Ilex montana, the mountain winterberry (or "mountain holly" which is more typically Ilex mucronata), is a species of holly native to the Eastern United States, ranging along the Appalachian Mountains from southeast Massachusetts to northeast Alabama and northern Georgia. Synonyms include Ilex monticola.

==Description==
Ilex montana is a deciduous shrub or small tree growing to 9–12 m tall. The leaves are 3–9 cm long and 2–5 cm broad, light green, ovate or oblong, wedge-shaped or rounded at the base and acute at apex, with a serrated margin and an acuminate apex; they do not suggest the popular idea of a holly, with no spines or bristles. The leaves turn yellow before dropping in late autumn.
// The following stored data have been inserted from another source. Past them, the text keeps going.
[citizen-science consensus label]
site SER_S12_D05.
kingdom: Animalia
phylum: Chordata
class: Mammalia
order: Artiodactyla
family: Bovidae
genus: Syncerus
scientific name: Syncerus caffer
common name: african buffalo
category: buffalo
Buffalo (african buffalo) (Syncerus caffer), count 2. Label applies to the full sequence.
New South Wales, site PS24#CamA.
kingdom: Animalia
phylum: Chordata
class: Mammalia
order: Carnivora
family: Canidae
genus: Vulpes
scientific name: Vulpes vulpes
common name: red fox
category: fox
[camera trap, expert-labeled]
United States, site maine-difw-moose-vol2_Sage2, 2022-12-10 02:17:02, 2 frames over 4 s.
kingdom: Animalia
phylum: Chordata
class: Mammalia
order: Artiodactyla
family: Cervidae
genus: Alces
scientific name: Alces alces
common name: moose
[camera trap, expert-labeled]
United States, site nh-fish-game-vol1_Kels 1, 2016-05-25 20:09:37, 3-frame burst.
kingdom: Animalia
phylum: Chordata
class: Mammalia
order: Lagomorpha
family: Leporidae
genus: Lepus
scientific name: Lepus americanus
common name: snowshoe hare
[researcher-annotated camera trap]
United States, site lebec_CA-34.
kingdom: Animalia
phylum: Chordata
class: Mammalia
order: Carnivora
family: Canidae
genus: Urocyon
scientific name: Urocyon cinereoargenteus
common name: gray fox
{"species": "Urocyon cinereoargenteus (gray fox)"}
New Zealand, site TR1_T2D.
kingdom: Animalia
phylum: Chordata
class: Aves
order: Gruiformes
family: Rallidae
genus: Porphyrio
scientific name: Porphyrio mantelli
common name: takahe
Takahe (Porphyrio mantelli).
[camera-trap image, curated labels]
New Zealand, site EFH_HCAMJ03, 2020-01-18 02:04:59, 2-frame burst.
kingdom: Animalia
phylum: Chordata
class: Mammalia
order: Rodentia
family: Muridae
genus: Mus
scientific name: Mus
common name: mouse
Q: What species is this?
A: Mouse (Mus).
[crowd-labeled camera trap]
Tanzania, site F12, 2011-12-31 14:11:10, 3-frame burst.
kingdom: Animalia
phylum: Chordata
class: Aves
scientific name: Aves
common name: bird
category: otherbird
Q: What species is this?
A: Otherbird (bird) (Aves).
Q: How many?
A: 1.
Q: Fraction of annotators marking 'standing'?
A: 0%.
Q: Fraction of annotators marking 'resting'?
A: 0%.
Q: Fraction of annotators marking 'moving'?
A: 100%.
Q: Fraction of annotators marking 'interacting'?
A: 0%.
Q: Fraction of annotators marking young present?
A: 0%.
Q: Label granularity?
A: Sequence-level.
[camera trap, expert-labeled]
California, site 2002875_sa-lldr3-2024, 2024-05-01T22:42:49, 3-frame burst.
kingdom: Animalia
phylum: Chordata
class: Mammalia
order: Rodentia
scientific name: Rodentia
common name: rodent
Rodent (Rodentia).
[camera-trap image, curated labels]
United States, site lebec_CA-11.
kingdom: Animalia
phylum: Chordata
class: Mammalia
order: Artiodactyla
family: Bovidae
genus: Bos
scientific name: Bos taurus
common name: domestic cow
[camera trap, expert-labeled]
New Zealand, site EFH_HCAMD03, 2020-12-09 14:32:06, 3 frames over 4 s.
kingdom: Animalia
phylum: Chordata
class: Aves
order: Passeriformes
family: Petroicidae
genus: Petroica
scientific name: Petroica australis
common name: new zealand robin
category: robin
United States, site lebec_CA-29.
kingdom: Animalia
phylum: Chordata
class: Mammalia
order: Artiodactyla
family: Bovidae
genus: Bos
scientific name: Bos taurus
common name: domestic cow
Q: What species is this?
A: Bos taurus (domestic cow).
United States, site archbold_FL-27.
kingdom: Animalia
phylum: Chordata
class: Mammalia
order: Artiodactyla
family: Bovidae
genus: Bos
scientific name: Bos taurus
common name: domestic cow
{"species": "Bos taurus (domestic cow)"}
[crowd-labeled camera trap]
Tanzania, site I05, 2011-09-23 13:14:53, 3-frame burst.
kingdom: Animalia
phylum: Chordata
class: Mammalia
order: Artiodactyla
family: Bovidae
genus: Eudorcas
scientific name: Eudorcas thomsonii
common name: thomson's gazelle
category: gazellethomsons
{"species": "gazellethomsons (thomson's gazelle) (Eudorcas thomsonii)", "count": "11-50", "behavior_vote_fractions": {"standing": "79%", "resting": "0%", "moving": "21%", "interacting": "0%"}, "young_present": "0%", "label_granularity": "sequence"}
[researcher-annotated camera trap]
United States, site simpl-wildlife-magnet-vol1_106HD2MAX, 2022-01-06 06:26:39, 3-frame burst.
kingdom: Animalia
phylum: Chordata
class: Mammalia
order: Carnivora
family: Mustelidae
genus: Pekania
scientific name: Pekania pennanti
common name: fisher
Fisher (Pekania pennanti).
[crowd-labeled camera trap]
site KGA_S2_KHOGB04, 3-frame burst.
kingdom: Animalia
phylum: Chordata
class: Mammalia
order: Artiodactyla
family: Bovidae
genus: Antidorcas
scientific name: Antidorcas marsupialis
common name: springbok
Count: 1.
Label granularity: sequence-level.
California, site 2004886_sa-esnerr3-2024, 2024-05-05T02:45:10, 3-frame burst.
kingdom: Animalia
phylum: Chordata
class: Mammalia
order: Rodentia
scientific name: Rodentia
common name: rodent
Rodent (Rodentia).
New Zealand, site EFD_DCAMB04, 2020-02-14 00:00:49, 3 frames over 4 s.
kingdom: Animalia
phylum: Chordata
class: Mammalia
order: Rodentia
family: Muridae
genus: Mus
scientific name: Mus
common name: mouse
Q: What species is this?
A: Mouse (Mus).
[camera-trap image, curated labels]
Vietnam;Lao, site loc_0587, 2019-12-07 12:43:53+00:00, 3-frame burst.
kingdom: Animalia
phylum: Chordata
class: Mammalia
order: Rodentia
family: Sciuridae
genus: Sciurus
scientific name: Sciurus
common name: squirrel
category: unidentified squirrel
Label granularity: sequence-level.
The flowers are 4–5 mm diameter, with a four-lobed white corolla, appearing in late spring when the leaves are more than half grown. The fruit is a spherical bright red drupe 8–10 mm diameter, containing four seeds.

==Taxonomy==
It is treated by some botanists as a variety of the related Ilex ambigua (Sand Holly), as I. ambigua var. monticola; the two are sometimes mistaken for each other in the U.S. southeastern coastal plain. The Latin specific epithet montana refers to mountains or coming from mountains.